Judge nixes Newport News Industrial’s bid for 22 separate jury trials in race discrimination case
NEWPORT NEWS — A federal judge has rejected a request by a Newport News Shipbuilding subsidiary for 22 separate jury trials in a pending racial discrimination case against the company.
In a motion earlier this year asking for nearly two dozen trials, Newport News Industrial contended that the “hodgepodge” of claims brought by the suing workers should not be combined into one trial.
But U.S. District Judge Arenda L. Wright Allen disagreed, saying 22 separate trials would require numerous witnesses — plaintiffs, company officials and others — ″to testify repeatedly.”

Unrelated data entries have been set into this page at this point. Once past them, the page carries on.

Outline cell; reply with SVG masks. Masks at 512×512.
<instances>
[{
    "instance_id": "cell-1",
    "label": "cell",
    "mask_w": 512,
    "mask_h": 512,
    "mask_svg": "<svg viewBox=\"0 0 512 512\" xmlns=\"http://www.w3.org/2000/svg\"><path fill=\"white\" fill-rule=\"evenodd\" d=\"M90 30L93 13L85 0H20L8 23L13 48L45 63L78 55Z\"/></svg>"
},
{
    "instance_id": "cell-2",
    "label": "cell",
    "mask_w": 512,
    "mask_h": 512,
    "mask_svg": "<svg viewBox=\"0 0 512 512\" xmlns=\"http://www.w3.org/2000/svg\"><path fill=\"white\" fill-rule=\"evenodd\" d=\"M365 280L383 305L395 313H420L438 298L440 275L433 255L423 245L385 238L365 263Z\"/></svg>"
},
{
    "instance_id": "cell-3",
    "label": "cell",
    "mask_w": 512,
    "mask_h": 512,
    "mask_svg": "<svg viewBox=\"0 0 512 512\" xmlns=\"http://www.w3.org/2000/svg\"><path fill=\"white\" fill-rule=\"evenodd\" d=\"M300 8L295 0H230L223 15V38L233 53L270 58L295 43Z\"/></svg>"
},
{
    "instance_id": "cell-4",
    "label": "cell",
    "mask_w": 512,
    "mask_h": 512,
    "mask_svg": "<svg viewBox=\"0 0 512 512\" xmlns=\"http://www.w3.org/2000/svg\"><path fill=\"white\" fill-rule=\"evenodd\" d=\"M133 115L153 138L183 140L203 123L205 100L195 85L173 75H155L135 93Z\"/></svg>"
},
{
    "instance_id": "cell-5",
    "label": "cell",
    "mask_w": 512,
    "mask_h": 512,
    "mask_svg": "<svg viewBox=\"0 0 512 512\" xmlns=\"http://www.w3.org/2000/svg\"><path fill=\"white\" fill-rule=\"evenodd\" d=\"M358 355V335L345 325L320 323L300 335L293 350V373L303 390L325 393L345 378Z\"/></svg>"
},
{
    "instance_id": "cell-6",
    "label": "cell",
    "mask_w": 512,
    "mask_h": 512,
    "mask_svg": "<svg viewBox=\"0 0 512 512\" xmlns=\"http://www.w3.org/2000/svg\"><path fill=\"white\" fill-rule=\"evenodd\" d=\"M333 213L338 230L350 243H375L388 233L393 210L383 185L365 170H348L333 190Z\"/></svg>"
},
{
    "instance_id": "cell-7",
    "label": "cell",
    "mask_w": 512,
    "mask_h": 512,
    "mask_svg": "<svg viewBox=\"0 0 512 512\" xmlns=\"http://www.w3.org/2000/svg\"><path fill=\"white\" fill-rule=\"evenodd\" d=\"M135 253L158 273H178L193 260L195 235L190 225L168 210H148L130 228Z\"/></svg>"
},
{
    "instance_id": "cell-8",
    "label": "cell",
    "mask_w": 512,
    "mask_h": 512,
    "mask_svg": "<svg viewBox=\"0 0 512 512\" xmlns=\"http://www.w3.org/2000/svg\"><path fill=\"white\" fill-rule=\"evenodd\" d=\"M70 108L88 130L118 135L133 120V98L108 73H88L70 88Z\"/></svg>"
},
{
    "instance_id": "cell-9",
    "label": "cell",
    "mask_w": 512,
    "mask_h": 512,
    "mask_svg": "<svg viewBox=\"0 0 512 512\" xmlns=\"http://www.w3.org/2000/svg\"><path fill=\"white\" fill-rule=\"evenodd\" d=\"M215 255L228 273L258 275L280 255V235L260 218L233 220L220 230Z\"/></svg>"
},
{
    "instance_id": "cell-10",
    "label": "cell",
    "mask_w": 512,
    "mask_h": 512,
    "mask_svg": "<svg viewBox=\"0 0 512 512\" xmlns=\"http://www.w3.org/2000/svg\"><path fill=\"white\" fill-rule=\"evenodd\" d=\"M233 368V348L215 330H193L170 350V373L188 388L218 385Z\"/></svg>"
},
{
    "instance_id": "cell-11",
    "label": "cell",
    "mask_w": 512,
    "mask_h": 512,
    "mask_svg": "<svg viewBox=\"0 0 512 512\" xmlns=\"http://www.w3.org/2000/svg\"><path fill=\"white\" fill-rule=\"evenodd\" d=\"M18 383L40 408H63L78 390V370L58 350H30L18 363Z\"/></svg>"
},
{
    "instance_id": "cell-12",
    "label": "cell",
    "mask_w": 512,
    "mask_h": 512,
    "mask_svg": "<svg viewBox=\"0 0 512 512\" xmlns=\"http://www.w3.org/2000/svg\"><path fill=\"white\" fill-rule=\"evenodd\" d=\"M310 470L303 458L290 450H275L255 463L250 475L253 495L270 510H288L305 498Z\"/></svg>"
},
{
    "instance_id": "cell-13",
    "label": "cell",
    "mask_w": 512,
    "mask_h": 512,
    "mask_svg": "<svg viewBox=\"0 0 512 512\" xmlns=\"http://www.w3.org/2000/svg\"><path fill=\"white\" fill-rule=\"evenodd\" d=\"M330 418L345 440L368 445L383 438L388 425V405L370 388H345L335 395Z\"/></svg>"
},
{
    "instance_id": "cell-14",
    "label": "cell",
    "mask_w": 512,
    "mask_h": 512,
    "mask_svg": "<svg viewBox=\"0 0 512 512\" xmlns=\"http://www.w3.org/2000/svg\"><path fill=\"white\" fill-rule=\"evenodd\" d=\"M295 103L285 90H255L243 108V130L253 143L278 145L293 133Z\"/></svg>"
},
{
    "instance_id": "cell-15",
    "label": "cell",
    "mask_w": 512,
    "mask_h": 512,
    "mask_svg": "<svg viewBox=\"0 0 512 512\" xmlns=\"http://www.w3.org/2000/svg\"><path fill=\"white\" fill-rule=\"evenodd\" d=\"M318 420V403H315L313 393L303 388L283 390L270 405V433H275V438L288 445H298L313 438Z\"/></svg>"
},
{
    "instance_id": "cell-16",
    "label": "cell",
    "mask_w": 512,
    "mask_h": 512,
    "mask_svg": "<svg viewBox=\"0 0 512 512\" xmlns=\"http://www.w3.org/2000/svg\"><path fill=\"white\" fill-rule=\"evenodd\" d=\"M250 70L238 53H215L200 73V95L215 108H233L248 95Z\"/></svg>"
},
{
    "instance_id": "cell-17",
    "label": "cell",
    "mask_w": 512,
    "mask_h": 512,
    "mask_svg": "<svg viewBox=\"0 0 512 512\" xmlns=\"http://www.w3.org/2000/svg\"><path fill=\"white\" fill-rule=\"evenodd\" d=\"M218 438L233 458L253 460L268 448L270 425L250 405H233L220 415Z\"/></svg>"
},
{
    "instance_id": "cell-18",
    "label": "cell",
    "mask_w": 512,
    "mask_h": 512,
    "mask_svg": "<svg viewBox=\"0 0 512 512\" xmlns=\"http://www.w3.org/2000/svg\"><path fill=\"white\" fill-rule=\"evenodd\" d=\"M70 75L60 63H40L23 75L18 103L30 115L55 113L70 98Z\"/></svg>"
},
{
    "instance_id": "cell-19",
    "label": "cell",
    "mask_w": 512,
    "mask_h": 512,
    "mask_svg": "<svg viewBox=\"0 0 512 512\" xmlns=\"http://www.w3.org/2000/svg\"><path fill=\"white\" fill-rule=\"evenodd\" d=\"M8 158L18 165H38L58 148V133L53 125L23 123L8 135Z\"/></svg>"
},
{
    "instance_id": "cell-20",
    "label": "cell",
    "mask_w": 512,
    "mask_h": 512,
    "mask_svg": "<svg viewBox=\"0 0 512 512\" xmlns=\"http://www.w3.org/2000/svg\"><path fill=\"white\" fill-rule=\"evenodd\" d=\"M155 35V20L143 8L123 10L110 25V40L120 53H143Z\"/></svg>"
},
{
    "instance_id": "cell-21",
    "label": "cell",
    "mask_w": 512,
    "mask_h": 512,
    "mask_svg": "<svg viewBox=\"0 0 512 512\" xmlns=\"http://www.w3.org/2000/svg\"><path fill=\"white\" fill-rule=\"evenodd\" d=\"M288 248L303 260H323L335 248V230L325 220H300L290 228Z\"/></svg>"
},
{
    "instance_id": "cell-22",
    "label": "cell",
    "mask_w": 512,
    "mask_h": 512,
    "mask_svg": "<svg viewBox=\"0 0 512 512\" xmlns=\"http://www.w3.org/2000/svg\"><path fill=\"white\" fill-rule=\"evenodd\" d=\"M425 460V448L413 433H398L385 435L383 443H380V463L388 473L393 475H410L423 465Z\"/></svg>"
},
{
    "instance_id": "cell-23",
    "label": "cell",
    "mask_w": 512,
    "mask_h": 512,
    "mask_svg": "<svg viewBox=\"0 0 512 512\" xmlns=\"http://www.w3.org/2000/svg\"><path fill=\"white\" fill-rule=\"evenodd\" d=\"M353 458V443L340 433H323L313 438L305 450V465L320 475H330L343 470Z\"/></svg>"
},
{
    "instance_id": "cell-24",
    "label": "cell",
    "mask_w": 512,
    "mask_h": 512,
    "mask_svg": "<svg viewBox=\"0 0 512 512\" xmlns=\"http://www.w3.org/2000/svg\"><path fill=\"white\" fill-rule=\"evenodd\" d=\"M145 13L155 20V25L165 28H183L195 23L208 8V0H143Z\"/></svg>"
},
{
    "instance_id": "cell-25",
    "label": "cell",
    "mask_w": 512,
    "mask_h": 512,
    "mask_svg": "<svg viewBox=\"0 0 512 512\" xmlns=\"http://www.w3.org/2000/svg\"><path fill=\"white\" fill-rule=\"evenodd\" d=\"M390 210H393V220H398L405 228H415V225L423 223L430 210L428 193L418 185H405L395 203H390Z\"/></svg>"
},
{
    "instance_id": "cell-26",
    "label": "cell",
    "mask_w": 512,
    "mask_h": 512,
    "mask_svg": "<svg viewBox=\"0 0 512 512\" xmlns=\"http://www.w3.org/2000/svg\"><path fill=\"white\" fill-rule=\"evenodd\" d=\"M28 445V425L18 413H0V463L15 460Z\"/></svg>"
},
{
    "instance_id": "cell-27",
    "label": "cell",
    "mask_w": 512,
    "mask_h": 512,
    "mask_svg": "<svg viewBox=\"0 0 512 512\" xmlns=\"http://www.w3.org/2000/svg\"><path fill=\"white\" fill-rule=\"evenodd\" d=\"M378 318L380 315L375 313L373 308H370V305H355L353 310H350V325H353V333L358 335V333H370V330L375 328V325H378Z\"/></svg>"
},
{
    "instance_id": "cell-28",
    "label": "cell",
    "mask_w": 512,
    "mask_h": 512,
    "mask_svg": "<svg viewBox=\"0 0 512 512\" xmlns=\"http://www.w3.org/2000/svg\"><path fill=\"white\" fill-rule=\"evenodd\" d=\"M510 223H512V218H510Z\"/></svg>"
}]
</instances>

Lots of evidence — such as on the company’s human resource and training policies, and company practices about worker complaints — would have to be introduced at every trial, with “extensive overlapping testimony."
“Moreover, twenty-two separate juries would have to be empaneled,” Wright Allen wrote. “Severance in this case is the antithesis of judicial economy.”
Though the combined case will be “difficult and complex,” Wright Allen said, that can be alleviated in various ways at trial. “The alternative — 22 lengthy, complex trials — is unworkable and unreasonable,” the judge wrote.
Newport News Industrial, often referred to as “NNI,” is on Enterprise Drive, near Fort Eustis. The company provides a range of work for nuclear power plants in the electrical generation industry, including on tanks, piping and pressure systems.
Initially filed by eight black workers more than five years ago, the lawsuit contends that NNI subjected them to a hostile work environment and denied them promotions and pay increases on account of their race.
The complaint says white employees were coddled and allowed to take long breaks, while black employees were mocked and laughed at — including with racial epithets and racist symbols — and ordered to do the plant’s most difficult and dirtiest work.
The number of plaintiffs spiked to 37 in an amended complaint, but Wright Allen dismissed some of those workers, bringing the tally to 22. The sides failed to strike a deal at a settlement conference in June, and a trial date is expected to be selected soon.
In asking for separate trials, Newport News Industrial contended that the suing workers worked in a variety of jobs, at different times, in different facilities and under different supervisors.
The company asserted that there was no discriminatory company policy or practice, and no “common bad actor” involved. As such, the company said, the workers had “distinct experiences” that should be sorted out in separate jury trials.
But the suing workers’ attorneys, with the firm of Friedman & Houlding in New York, said the discrimination “saturated the entire environment" and the cases should remain combined. They said the discriminatory treatment mostly involved the same supervisors and took place largely at the Enterprise Drive site.
In siding with the plaintiffs, Wright Allen ruled that that the there are “common questions of law or fact" that justifies keeping the cases together. For example, she wrote, 20 of the 22 plaintiffs were welders, most of whom said they were harassed by the same foreman and witnessed similar racist symbols.
“NNI’s attempts to separate Plaintiffs who saw racist graffiti from those who saw racist clothing from those who were called racial epithets are unpersuasive,” Wright Allen wrote. “The incidents need not be identical in every respect, but merely logically related."